▸ **Problem statement**:
Write each line exactly, from the line that holds "In the view" through the final line of the material, and no other line.
>> start Data for processing
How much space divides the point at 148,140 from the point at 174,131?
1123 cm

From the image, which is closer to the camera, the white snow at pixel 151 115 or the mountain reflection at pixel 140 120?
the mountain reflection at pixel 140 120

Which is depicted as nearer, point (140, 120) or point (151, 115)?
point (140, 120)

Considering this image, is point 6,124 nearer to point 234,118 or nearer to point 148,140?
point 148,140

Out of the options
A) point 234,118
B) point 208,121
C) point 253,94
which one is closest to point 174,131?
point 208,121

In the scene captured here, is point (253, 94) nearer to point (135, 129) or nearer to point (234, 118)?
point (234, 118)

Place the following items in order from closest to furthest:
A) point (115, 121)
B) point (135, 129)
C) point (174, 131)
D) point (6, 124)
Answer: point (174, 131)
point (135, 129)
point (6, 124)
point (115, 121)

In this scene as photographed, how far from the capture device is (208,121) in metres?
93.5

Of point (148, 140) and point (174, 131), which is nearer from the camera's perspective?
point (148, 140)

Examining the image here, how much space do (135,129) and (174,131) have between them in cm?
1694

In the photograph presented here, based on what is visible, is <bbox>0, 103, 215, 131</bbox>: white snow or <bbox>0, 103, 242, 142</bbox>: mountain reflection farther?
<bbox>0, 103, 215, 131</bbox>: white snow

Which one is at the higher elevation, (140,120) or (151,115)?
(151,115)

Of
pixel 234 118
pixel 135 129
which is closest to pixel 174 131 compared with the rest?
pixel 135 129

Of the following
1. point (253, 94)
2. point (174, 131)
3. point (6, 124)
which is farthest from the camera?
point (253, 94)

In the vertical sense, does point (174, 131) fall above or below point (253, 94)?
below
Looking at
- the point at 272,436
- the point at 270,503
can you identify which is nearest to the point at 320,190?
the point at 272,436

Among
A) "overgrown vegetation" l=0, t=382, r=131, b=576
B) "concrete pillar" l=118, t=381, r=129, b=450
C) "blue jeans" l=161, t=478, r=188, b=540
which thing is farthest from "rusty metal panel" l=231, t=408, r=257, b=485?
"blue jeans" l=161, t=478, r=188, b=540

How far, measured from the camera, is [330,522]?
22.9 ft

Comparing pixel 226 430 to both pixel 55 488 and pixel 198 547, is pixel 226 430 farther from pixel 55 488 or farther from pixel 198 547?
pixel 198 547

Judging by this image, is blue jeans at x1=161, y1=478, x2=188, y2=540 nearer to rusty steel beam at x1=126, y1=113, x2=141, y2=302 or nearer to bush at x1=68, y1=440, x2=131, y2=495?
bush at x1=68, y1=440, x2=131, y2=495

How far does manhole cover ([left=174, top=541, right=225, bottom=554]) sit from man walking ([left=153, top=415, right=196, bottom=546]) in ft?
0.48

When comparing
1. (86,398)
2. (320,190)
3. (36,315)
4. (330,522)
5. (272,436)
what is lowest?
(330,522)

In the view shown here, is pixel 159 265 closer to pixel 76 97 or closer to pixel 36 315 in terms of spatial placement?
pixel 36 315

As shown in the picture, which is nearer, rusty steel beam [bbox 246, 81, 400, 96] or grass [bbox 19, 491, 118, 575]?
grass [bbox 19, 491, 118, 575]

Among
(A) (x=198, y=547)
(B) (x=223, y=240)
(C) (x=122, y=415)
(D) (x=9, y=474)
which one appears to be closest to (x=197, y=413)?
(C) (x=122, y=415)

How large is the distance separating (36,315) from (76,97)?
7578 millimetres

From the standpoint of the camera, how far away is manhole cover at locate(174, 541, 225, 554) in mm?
>> end Data for processing
▸ **Output of the task**:
In the view shown here, is pixel 159 265 closer to pixel 76 97 or closer to pixel 36 315 in terms of spatial placement?
pixel 36 315

As shown in the picture, which is nearer, rusty steel beam [bbox 246, 81, 400, 96] or grass [bbox 19, 491, 118, 575]?
grass [bbox 19, 491, 118, 575]

Among
(A) (x=198, y=547)
(B) (x=223, y=240)
(C) (x=122, y=415)
(D) (x=9, y=474)
which one appears to be closest to (x=197, y=413)?
(C) (x=122, y=415)

How large is the distance separating (36,315) from (76,97)?
7578 millimetres

From the standpoint of the camera, how far away is manhole cover at locate(174, 541, 225, 554) in mm?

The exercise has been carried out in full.